Michael Applebaum: il avait pourtant dit…
Le maire de Montréal, Michael Applebaum, a été arrêté par l’Unité permanente anticorruption (UPAC), tôt lundi matin. Il fait face à 14 chefs d’accusation dont ceux d’abus de confiance, de complot, de fraude envers le gouvernement et d’actes de corruption dans les affaires municipales. Pourtant, depuis qu’il a été nommé maire en novembre dernier, M. Applebaum a fait plusieurs déclarations contre la corruption et la collusion à Montréal. Voici donc quelques unes de ces déclarations faite dans les derniers mois.
12 novembre 2012 (après sa nomination)
«Je suis vraiment dégoûté par ce que j’ai vu et ce que j’ai entendu à la Commission Charbonneau. On parle d’un employé de la Ville de Montréal qui a collaboré avec des bandits. Ils ont volé de l’argent de nos contribuables et je n’accepterai pas ça.»
Janvier 2013
«Si je peux aider à arrêter la corruption et la collusion, je vais le faire avec plaisir», a-t-il affirmé lors d’un conférence de presse portant sur la création d’une escouade policière qui sera chargée d’enquêter sur l’administration municipale de Montréal.
«Je suis transparent, intègre et honnête.
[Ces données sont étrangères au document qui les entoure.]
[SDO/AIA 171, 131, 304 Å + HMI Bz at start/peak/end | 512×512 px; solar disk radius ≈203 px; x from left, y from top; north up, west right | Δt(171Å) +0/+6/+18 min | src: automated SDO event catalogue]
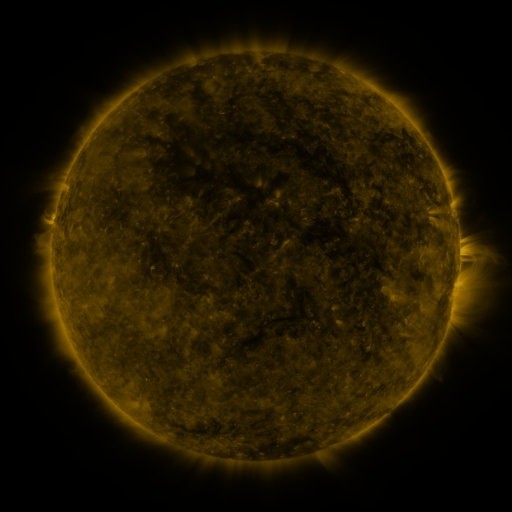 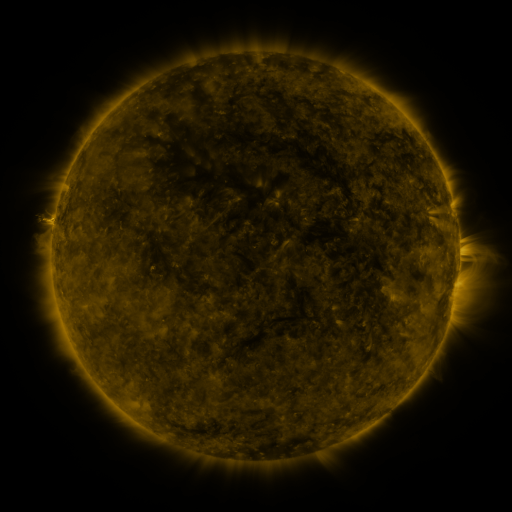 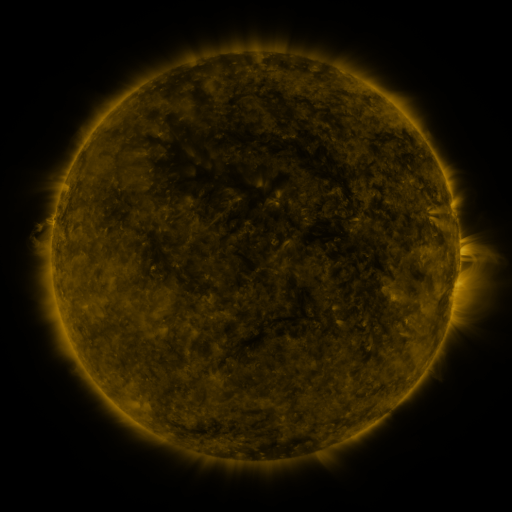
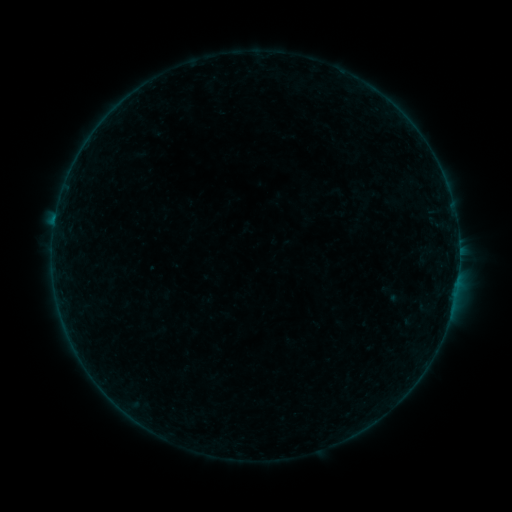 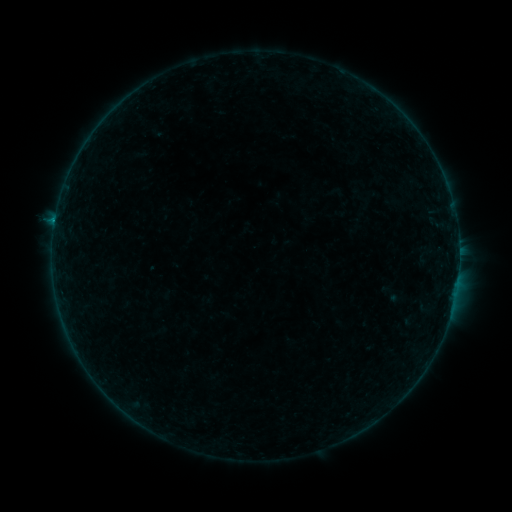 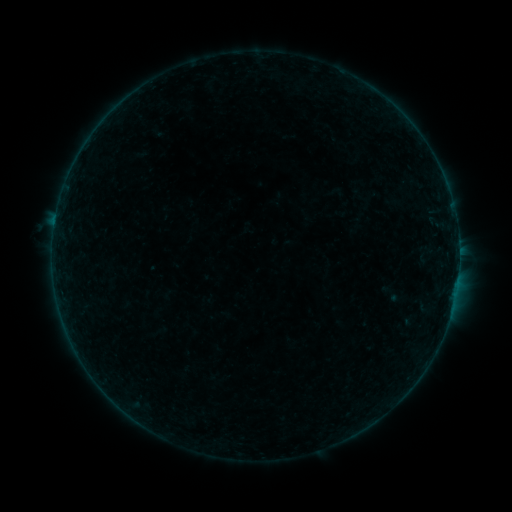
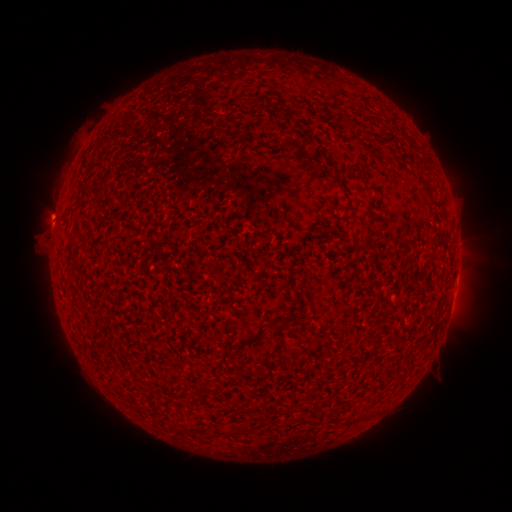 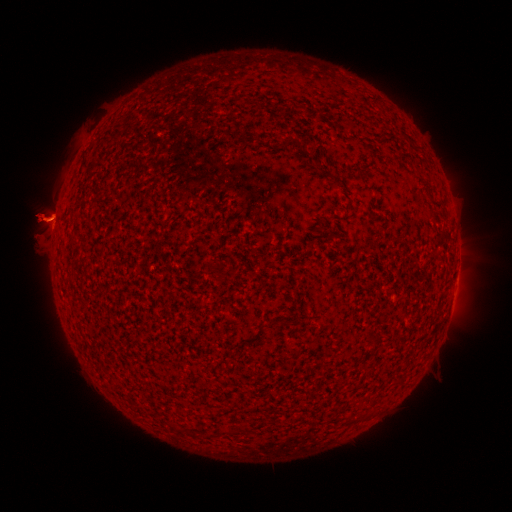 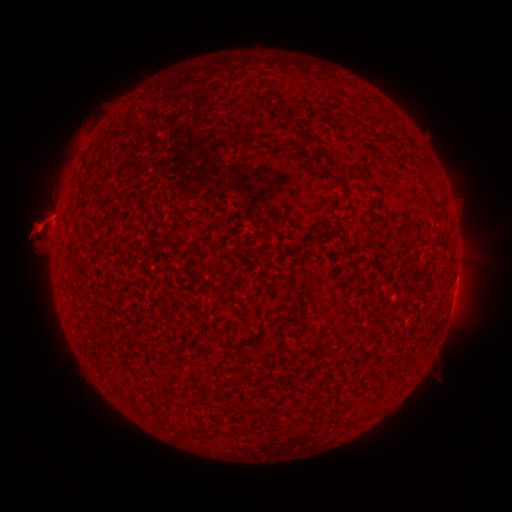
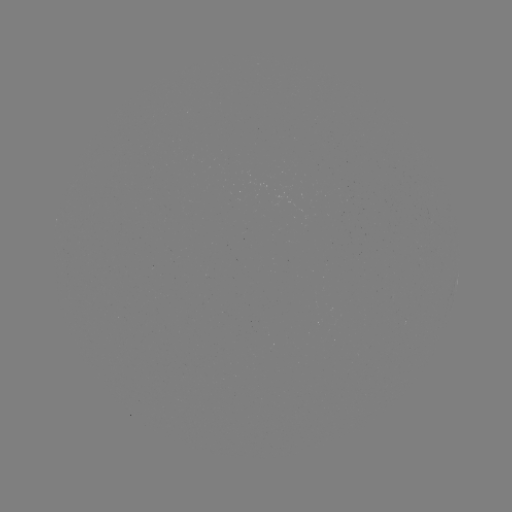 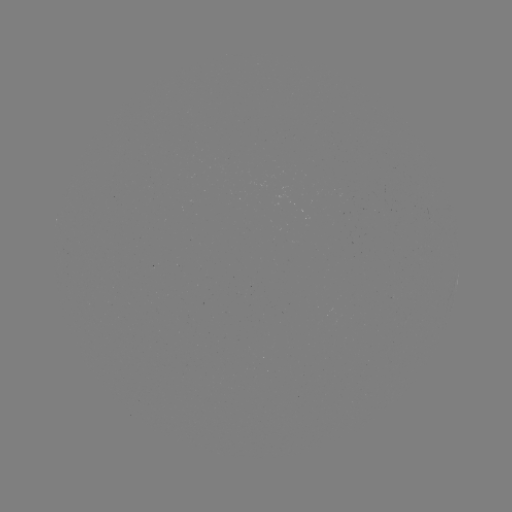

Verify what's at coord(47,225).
eruption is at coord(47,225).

Je n’ai rien à me reprocher.»
«Si je vais dans un cinéma et qu’il y a quelqu’un de la mafia ou du crime organisé, vous allez dire que la personne était en ligne avec moi pour acheter du popcorn? […] Est-ce que quelqu’un va dire que j’ai un lien avec une personne que je ne connais pas?»
8 mars 2013
Lors d’un point de presse suivant des allégations que l’UPAC l’aurait dans sa mire, Michael Applebaum a répété ne pas être sous enquête et a dit être «convaincu dans [son coeur] que s’il y a des enquêtes, elles ne vont rien donner» parce qu’il jure n’avoir «rien fait de mal». Il a expliqué les allégations par une «chicane entre des employés et leur patron».
20 mars 2013
Michael Applebaum a assisté, en décembre 2001, à un match de hockey dans une loge payée conjointement par la firme Dessau et le cabinet d’avocats Dunton-Rainville.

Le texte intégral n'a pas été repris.